DETALHES DO PROBLEMA: Reproduza todas as linhas abaixo, do começo ao fim, sem alterar nada. Omita as imagens na sua resposta.

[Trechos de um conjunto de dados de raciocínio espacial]
____

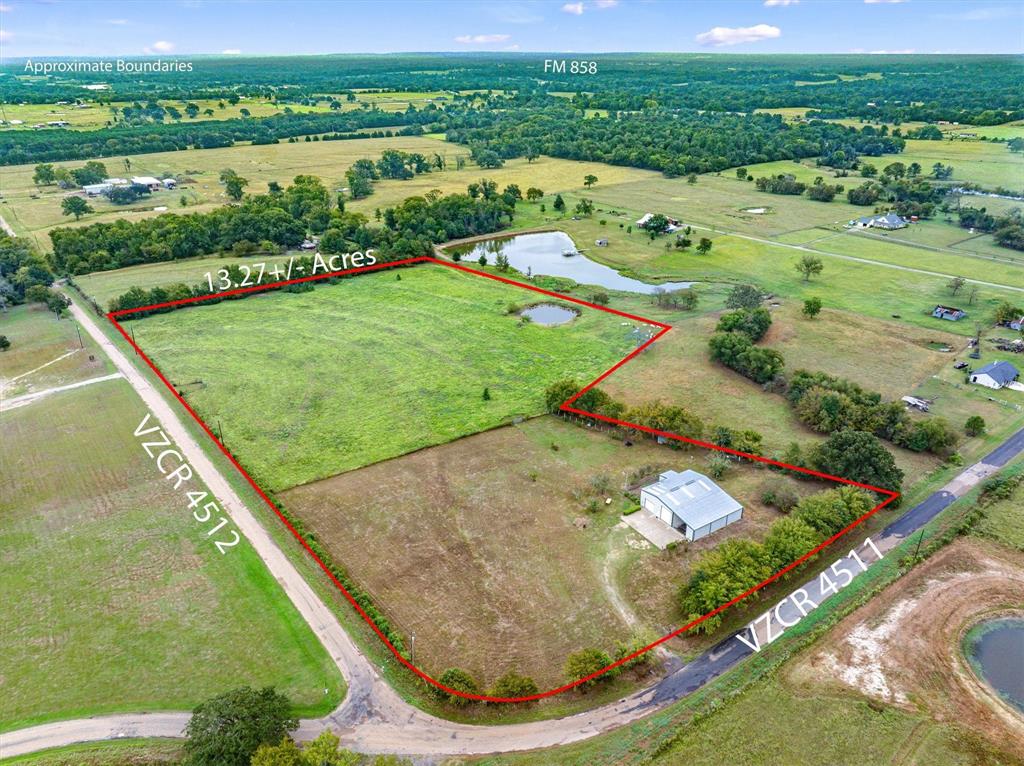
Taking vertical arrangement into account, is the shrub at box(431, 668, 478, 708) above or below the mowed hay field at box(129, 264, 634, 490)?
above

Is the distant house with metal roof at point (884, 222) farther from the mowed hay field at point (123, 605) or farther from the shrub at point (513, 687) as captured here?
the mowed hay field at point (123, 605)

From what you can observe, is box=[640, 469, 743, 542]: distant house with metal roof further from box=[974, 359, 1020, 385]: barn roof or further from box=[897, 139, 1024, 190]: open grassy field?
box=[897, 139, 1024, 190]: open grassy field

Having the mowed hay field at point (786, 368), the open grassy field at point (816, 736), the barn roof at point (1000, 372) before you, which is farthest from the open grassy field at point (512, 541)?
the barn roof at point (1000, 372)

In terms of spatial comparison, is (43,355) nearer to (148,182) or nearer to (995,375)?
(148,182)

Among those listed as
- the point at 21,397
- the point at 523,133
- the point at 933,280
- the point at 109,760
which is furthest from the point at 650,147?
the point at 109,760

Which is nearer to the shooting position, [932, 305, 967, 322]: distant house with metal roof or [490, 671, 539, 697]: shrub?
[490, 671, 539, 697]: shrub

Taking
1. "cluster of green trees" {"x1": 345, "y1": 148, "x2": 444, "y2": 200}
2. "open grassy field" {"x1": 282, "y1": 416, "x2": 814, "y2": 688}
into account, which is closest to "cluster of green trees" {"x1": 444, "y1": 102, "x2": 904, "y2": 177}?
"cluster of green trees" {"x1": 345, "y1": 148, "x2": 444, "y2": 200}
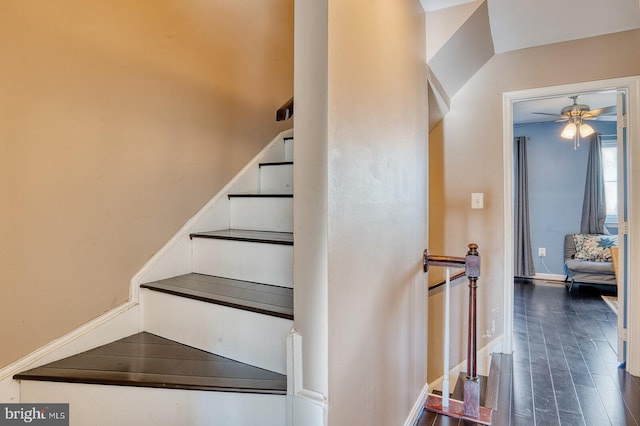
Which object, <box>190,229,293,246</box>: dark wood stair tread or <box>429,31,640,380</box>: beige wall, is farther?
<box>429,31,640,380</box>: beige wall

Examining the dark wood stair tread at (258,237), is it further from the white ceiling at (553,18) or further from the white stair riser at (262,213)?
the white ceiling at (553,18)

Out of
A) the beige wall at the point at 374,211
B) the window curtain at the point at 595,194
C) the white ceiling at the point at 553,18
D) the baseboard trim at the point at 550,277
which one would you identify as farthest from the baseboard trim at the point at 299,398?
the window curtain at the point at 595,194

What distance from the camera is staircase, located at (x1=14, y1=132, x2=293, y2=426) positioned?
111 centimetres

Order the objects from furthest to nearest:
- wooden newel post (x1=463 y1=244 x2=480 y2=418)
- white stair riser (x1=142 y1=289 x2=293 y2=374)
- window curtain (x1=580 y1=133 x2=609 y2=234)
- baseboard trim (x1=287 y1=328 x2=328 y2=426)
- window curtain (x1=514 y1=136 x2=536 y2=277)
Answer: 1. window curtain (x1=514 y1=136 x2=536 y2=277)
2. window curtain (x1=580 y1=133 x2=609 y2=234)
3. wooden newel post (x1=463 y1=244 x2=480 y2=418)
4. white stair riser (x1=142 y1=289 x2=293 y2=374)
5. baseboard trim (x1=287 y1=328 x2=328 y2=426)

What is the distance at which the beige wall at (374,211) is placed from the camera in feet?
3.29

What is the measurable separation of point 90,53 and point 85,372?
121 centimetres

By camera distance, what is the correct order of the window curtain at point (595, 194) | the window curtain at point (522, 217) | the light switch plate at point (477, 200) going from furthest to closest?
the window curtain at point (522, 217) → the window curtain at point (595, 194) → the light switch plate at point (477, 200)

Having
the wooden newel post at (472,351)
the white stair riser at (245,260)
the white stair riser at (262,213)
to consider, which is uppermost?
the white stair riser at (262,213)

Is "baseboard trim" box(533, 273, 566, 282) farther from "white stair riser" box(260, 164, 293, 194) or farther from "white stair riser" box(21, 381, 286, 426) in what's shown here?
"white stair riser" box(21, 381, 286, 426)

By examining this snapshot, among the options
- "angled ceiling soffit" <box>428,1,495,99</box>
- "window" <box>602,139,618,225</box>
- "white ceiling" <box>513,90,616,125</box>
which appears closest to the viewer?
"angled ceiling soffit" <box>428,1,495,99</box>

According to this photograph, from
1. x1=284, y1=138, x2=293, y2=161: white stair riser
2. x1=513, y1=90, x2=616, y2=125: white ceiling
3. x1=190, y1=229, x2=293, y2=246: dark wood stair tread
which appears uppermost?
x1=513, y1=90, x2=616, y2=125: white ceiling

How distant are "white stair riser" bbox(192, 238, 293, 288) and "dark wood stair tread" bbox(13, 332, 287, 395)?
0.38 meters

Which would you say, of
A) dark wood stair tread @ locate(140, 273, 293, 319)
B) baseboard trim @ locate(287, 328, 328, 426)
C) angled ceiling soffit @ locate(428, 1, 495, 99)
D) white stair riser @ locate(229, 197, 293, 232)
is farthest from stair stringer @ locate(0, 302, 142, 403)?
angled ceiling soffit @ locate(428, 1, 495, 99)

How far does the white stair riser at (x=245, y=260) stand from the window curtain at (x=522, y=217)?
523 cm
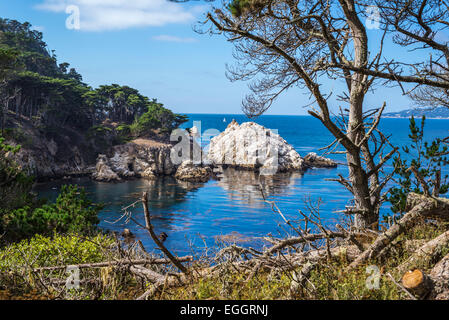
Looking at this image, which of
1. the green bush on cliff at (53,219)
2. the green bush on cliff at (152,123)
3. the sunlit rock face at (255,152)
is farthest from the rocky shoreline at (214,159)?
the green bush on cliff at (53,219)

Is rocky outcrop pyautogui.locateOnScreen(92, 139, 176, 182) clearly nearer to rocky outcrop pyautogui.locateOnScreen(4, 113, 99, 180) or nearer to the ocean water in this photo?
rocky outcrop pyautogui.locateOnScreen(4, 113, 99, 180)

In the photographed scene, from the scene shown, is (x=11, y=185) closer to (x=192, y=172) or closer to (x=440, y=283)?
(x=440, y=283)

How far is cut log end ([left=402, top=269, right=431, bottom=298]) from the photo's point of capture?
174 inches

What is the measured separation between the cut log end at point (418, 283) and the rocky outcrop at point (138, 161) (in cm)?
4421

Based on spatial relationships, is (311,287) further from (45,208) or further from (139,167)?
(139,167)

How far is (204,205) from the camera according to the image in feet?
113

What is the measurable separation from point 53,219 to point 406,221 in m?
11.7

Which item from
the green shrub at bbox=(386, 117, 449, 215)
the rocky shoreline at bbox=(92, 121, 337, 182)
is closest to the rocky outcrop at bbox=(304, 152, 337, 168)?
the rocky shoreline at bbox=(92, 121, 337, 182)

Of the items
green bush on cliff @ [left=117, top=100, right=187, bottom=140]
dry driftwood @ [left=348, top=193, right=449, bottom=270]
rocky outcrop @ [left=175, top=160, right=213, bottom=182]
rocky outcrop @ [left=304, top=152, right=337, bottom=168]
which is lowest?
rocky outcrop @ [left=175, top=160, right=213, bottom=182]

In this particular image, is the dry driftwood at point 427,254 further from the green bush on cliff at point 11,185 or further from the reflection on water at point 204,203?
the reflection on water at point 204,203

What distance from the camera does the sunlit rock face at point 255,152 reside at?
185 feet

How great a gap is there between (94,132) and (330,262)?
50.2 meters

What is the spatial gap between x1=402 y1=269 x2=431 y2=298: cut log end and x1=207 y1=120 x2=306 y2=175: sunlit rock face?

____

RESPOSTA ABAIXO:
Taking vertical arrangement into account, is the shrub at box(431, 668, 478, 708) above or below the mowed hay field at box(129, 264, 634, 490)?
above

Is the distant house with metal roof at point (884, 222) farther from the mowed hay field at point (123, 605) or farther from the shrub at point (513, 687) as captured here?
the mowed hay field at point (123, 605)

From what you can observe, is box=[640, 469, 743, 542]: distant house with metal roof further from box=[974, 359, 1020, 385]: barn roof or further from box=[897, 139, 1024, 190]: open grassy field?
box=[897, 139, 1024, 190]: open grassy field

Having the mowed hay field at point (786, 368), the open grassy field at point (816, 736), the barn roof at point (1000, 372) before you, which is farthest from the open grassy field at point (512, 541)?
the barn roof at point (1000, 372)

In terms of spatial comparison, is (43,355) nearer to (148,182) or nearer to (995,375)?
(148,182)

Among those listed as
- the point at 21,397
- the point at 523,133
- the point at 933,280
- the point at 109,760
which is furthest from the point at 650,147?
the point at 109,760

Which is nearer to the shooting position, [932, 305, 967, 322]: distant house with metal roof or [490, 671, 539, 697]: shrub?
[490, 671, 539, 697]: shrub

Taking
1. "cluster of green trees" {"x1": 345, "y1": 148, "x2": 444, "y2": 200}
2. "open grassy field" {"x1": 282, "y1": 416, "x2": 814, "y2": 688}
into account, which is closest to "cluster of green trees" {"x1": 444, "y1": 102, "x2": 904, "y2": 177}?
"cluster of green trees" {"x1": 345, "y1": 148, "x2": 444, "y2": 200}
Which object, <box>190,229,293,246</box>: dark wood stair tread or <box>429,31,640,380</box>: beige wall, is farther?
<box>429,31,640,380</box>: beige wall

Examining the dark wood stair tread at (258,237), is it further from the white ceiling at (553,18) or further from the white stair riser at (262,213)?
the white ceiling at (553,18)

Out of
A) the beige wall at the point at 374,211
B) the window curtain at the point at 595,194
C) the white ceiling at the point at 553,18
D) the baseboard trim at the point at 550,277
which one would you identify as farthest from the baseboard trim at the point at 299,398?
the window curtain at the point at 595,194

What distance from the camera is staircase, located at (x1=14, y1=132, x2=293, y2=426) positioned?
111 centimetres

Order the objects from furthest to nearest:
- wooden newel post (x1=463 y1=244 x2=480 y2=418)
- white stair riser (x1=142 y1=289 x2=293 y2=374)
- window curtain (x1=580 y1=133 x2=609 y2=234)
- baseboard trim (x1=287 y1=328 x2=328 y2=426)
- window curtain (x1=514 y1=136 x2=536 y2=277)
Answer: 1. window curtain (x1=514 y1=136 x2=536 y2=277)
2. window curtain (x1=580 y1=133 x2=609 y2=234)
3. wooden newel post (x1=463 y1=244 x2=480 y2=418)
4. white stair riser (x1=142 y1=289 x2=293 y2=374)
5. baseboard trim (x1=287 y1=328 x2=328 y2=426)

What is the distance at which the beige wall at (374,211) is placed from the camera in feet?
3.29

What is the measurable separation of point 90,53 and point 85,372?
121 centimetres

By camera distance, what is the correct order of the window curtain at point (595, 194) | the window curtain at point (522, 217) | the light switch plate at point (477, 200) going from furthest to closest?
the window curtain at point (522, 217) → the window curtain at point (595, 194) → the light switch plate at point (477, 200)

Having
the wooden newel post at (472,351)
the white stair riser at (245,260)
the white stair riser at (262,213)
to consider, which is uppermost?
the white stair riser at (262,213)

Is "baseboard trim" box(533, 273, 566, 282) farther from "white stair riser" box(260, 164, 293, 194) or farther from "white stair riser" box(21, 381, 286, 426) in what's shown here?
"white stair riser" box(21, 381, 286, 426)

By examining this snapshot, among the options
- "angled ceiling soffit" <box>428,1,495,99</box>
- "window" <box>602,139,618,225</box>
- "white ceiling" <box>513,90,616,125</box>
which appears closest to the viewer?
"angled ceiling soffit" <box>428,1,495,99</box>

According to this photograph, from
1. x1=284, y1=138, x2=293, y2=161: white stair riser
2. x1=513, y1=90, x2=616, y2=125: white ceiling
3. x1=190, y1=229, x2=293, y2=246: dark wood stair tread
which appears uppermost?
x1=513, y1=90, x2=616, y2=125: white ceiling

How distant are "white stair riser" bbox(192, 238, 293, 288) and "dark wood stair tread" bbox(13, 332, 287, 395)?
0.38 meters

Which would you say, of
A) dark wood stair tread @ locate(140, 273, 293, 319)
B) baseboard trim @ locate(287, 328, 328, 426)
C) angled ceiling soffit @ locate(428, 1, 495, 99)
D) white stair riser @ locate(229, 197, 293, 232)
is farthest from stair stringer @ locate(0, 302, 142, 403)?
angled ceiling soffit @ locate(428, 1, 495, 99)

How far does the white stair riser at (x=245, y=260) stand from the window curtain at (x=522, y=217)?
523 cm
Looking at this image, which of
1. the green bush on cliff at (53,219)
2. the green bush on cliff at (152,123)
3. the sunlit rock face at (255,152)
is farthest from the rocky shoreline at (214,159)?
the green bush on cliff at (53,219)

Is rocky outcrop pyautogui.locateOnScreen(92, 139, 176, 182) clearly nearer to rocky outcrop pyautogui.locateOnScreen(4, 113, 99, 180) or nearer to the ocean water in this photo?
rocky outcrop pyautogui.locateOnScreen(4, 113, 99, 180)

In the photographed scene, from the scene shown, is (x=11, y=185) closer to (x=192, y=172) or closer to (x=440, y=283)?
(x=440, y=283)

How far is cut log end ([left=402, top=269, right=431, bottom=298]) from the photo's point of capture?
174 inches

What is the measured separation between the cut log end at point (418, 283) and the rocky outcrop at point (138, 161) (in cm)?
4421

Based on spatial relationships, is (311,287) further from (45,208) or further from (139,167)?
(139,167)

How far is (204,205) from the camera according to the image in feet?
113

What is the measurable separation from point 53,219 to point 406,221 in m?
11.7

Which item from
the green shrub at bbox=(386, 117, 449, 215)
the rocky shoreline at bbox=(92, 121, 337, 182)
is closest to the rocky outcrop at bbox=(304, 152, 337, 168)?
the rocky shoreline at bbox=(92, 121, 337, 182)

Of the items
green bush on cliff @ [left=117, top=100, right=187, bottom=140]
dry driftwood @ [left=348, top=193, right=449, bottom=270]
rocky outcrop @ [left=175, top=160, right=213, bottom=182]
rocky outcrop @ [left=304, top=152, right=337, bottom=168]
which is lowest?
rocky outcrop @ [left=175, top=160, right=213, bottom=182]

In this particular image, is the dry driftwood at point 427,254 further from the green bush on cliff at point 11,185 or further from the reflection on water at point 204,203?
the reflection on water at point 204,203

What distance from the camera does the sunlit rock face at point 255,152 reside at?
185 feet

How great a gap is there between (94,132) and (330,262)?
50.2 meters

What is the spatial gap between x1=402 y1=269 x2=431 y2=298: cut log end and x1=207 y1=120 x2=306 y2=175: sunlit rock face?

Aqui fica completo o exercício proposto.